*SOURCE PASSAGE:*
Okay, so a little warmup.
I am obsessed with this question of who are you?
It's one of those big, scary, existential questions.
It's been around for a really long time, you see in lots of movies and TV shows, who are you?
And it's one of those questions that the more I think about it and the more I kind of work around it, it's really fascinating that it doesn't really matter how smart you are, how traveled you are, how experienced you are, how wealthy you are.
We all struggle with this question of who are you?
So I'm gonna plant a seed in the form of a question as we begin on this journey of this talk.
And that question is, if I was to ask you, who are you, and you were to answer without saying what you do, where you're from, or the roles that you play in your life, daughter, teacher, mother, cousin, et cetera, how would you answer?
If I was to ask you, who are you without saying what you do, where you're from, or the roles that you play in life, how would you answer?
And I think it's really interesting that we have the vocabulary to describe what we wanna do, who we wanna be, what we wanna do when we grow up, what we wanna do when we graduate, but we don't really know how to articulate who we are at the core as humans.

*STORED DATA:*
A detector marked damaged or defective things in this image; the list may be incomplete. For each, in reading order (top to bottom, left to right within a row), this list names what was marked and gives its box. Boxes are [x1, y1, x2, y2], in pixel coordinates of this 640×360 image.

*BRIEF:*
In the talk, what does the speaker ask listeners not to mention when answering the question "who are you"?

*SOLUTION TO THIS PROBLEM:*
What they do, where they're from, or the roles they play in their life.